** begin TEXT PASSAGE **

In my estimation, existing models are just oracles with less variables.

> One of many factors there was the way rating agencies gave very generous ratings to mortgage securities.

Garbage in, garbage out.

zeroname · on Nov 13, 2018

Fair argument, but somehow I doubt you know too much about real-world finance. Not a lot of reason to be found there.

Frankly, I think the problem here is "too new" or "too many variables". I doubt any of these managers understand Black-Scholes, yet they would sign off on using it because it's established, even though applying it also lost lots of people lots of money.

"It outperformed" seems to me to be reason enough, in fact not using it something that outperforms could be construed as "mismanagement" just as well.

d--b · on Nov 14, 2018

I’ve been working in a hedge fund as a quant dev for more than 10 years. Before that I worked in 3 banks.

Most option traders definitely understand black scholes, but that’s not really the point, cause there are more complex models that they would use to trade without knowing the details of.

The point is that there are quants who you need to trust with the models. And they’re most likely the ones who said: “this seems to work, but we don’t really know why, so we probably shouldn’t use it”. The fact that the top dogs agree with that is a sign of maturity.

** end TEXT PASSAGE **
** begin RECORDS PROVIDED **

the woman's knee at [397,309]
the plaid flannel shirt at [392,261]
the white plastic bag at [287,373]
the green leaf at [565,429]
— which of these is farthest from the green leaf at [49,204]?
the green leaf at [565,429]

** end RECORDS PROVIDED **

PROBLEMS AND TASKS:
[a] Convert the rows in Block 1 into a JSON list of strings, one string per row, with any blank lines omitted.
[b] Continue the forum thread on trusting quantitative trading models, starting after its final sentence.

ANSWERS TO THE EXERCISE:
[a]
[
  "the woman's knee at [397,309]",
  "the plaid flannel shirt at [392,261]",
  "the white plastic bag at [287,373]",
  "the green leaf at [565,429]",
  "— which of these is farthest from the green leaf at [49,204]?",
  "the green leaf at [565,429]"
]

[b]
zeroname · on Nov 15, 2018

> I’ve been working in a hedge fund as a quant dev for more than 10 years. Before that I worked in 3 banks.

I guess you know too much about it, then.

> “this seems to work, but we don’t really know why, so we probably shouldn’t use it”

The same could be said of human intelligence. With that attitude, you can just throw out machine learning altogether. Most models are not interpretable. It's too many variables. That's how the world works though, there are too many variables for you to ever understand cause and effect at any broader scale. That's especially true with finance, where models have relatively little predictive power anyway. I'm surprised to hear an "appeal to reason" coming out of that corner, of all places.

resters · on Nov 13, 2018

Here's the scenario that makes it sensible to shelve the superior AI models:

premise 1: financial crisis hits, requiring some firms to accept immediate loans (or off books loans aka qe) to maintain solvency (classic 2008 scenario)

premise 2: firms will not have equivalent exposure, so some firms fail worse than others, but as the risk is viewed as "systemic" all get the bailout

If some firms have AI that find risks hidden in investments that traditional (explainable) models ignore, then those firms will sit out of markets that will in the meantime be profitable for the firms that are unaware of the actual risk. Metaphorically, why ruin the 70s with an accurate HIV test.

If the same models could be used to identify and securitize (and make a market in) the invisible risk, it's possible that the market price of the risk would similarly lead many firms to sit out of otherwise profitable markets, as the yields of many of the traditional investments would (after the cost of hedging) be poor.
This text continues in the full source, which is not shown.